** TASK INSTRUCTIONS **
1 – Decide whether each statement agrees with the awsglue-dev page: (a) For local development, pyspark has to be installed separately. (b) By default, AWS Glue job scripts always partition output data automatically. (c) Moving jobs between major Glue versions can bring breaking changes because of Spark version upgrades. Answer each with yes or no, and quote the deciding words from the page.
2 – Rewrite the rows from the line containing "At what distance" through the last row, replacing "photographer" with "camera" and leaving everything else unchanged.

** GIVEN PASSAGE **

──────

AWS Glue Development Library (awsglue-dev)
awsglue-dev provides Python interfaces to the AWS Glue ETL library, primarily for local development, IDE auto-completion, and local script validation. It extends Apache Spark with additional data types and operations for ETL workflows. The package version `2021.12.30` is part of an ecosystem that facilitates authoring scripts for AWS Glue, a fully managed, serverless ETL service.
Warnings
- breaking The `awsglue-dev` package primarily offers Python interfaces for local development (e.g., IDE auto-completion, static analysis). Actual AWS Glue ETL scripts built with these interfaces *must be executed within the AWS Glue service* or a compatible local Docker environment that includes the Glue Spark runtime JARs.
- gotcha For local development with `awsglue-dev`, the `pyspark` library is a mandatory peer dependency and must be installed separately. Without it, core components like `SparkContext` and `GlueContext` will not function.
- gotcha AWS Glue job scripts, by default, may not automatically partition output data when writing to target data sources. This can lead to poor performance on large datasets.
- gotcha AWS Glue environments (which `awsglue-dev` mirrors) often ship with a set of pre-installed Python packages, some of which may contain known vulnerabilities or be outdated. Relying solely on these default versions can pose security risks.
- breaking Migrating AWS Glue jobs between major Glue versions (e.g., from Glue 2.0/3.0 to 4.0/5.0) can introduce breaking changes due to underlying Spark version upgrades, changes in supported Python versions, or deprecation of certain libraries/APIs. Scripts developed with `awsglue-dev` might need adjustments.
Install
-
pip install awsglue-dev -
pip install pyspark
Imports
- GlueContext
from awsglue.context import GlueContext
- SparkContext
from pyspark.context import SparkContext
- Job
from awsglue.job import Job
- getResolvedOptions
from awsglue.utils import getResolvedOptions
- DynamicFrame
from awsglue.dynamicframe import DynamicFrame
- * (transforms)
from awsglue.transforms import *
Quickstart
import sys
from pyspark.context import SparkContext
from awsglue.context import GlueContext
from awsglue.job import Job
from awsglue.utils import getResolvedOptions
# These parameters are typically passed by AWS Glue service
# For local development, you might set dummy values or omit if not testing getResolvedOptions
args = getResolvedOptions(sys.argv, ['JOB_NAME'])
sc = SparkContext()
gLueContext = GlueContext(sc)
spark = gLueContext.spark_session
job = Job(gLueContext)
job.init(args['JOB_NAME'], args)
# Your Glue ETL script logic would go here
# For example, to create a DynamicFrame:
# from awsglue.dynamicframe import DynamicFrame
# dynamic_frame = gLueContext.create_dynamic_frame.from_options(
# connection_type='s3',
# connection_options={'paths': ['s3://your-bucket/your-data/'], 'recurse': True},
# format='json'
# )
print(f"Initialized GlueContext and SparkSession for job: {args['JOB_NAME']}")
# Don't forget job.commit() in a real Glue job
# job.commit()

──────

** PROVIDED DATA **
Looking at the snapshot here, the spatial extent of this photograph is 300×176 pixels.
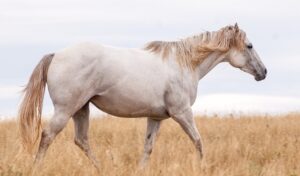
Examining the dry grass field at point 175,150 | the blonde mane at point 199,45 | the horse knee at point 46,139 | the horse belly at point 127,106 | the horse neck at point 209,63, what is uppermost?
the blonde mane at point 199,45

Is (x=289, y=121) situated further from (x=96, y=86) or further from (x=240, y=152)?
(x=96, y=86)

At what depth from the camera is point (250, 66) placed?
8.88 m

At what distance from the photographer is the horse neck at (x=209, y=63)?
8320mm

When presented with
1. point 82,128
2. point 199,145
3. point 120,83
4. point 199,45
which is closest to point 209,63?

──────

** EXERCISE SOLUTIONS **
1 –
(a) Yes: "must be installed separately"
(b) No: "may not automatically partition output data when writing to target data sources"
(c) Yes: "can introduce breaking changes due to underlying Spark version upgrades"

2 –
At what distance from the camera is the horse neck at (x=209, y=63)?
8320mm

When presented with
1. point 82,128
2. point 199,145
3. point 120,83
4. point 199,45
which is closest to point 209,63?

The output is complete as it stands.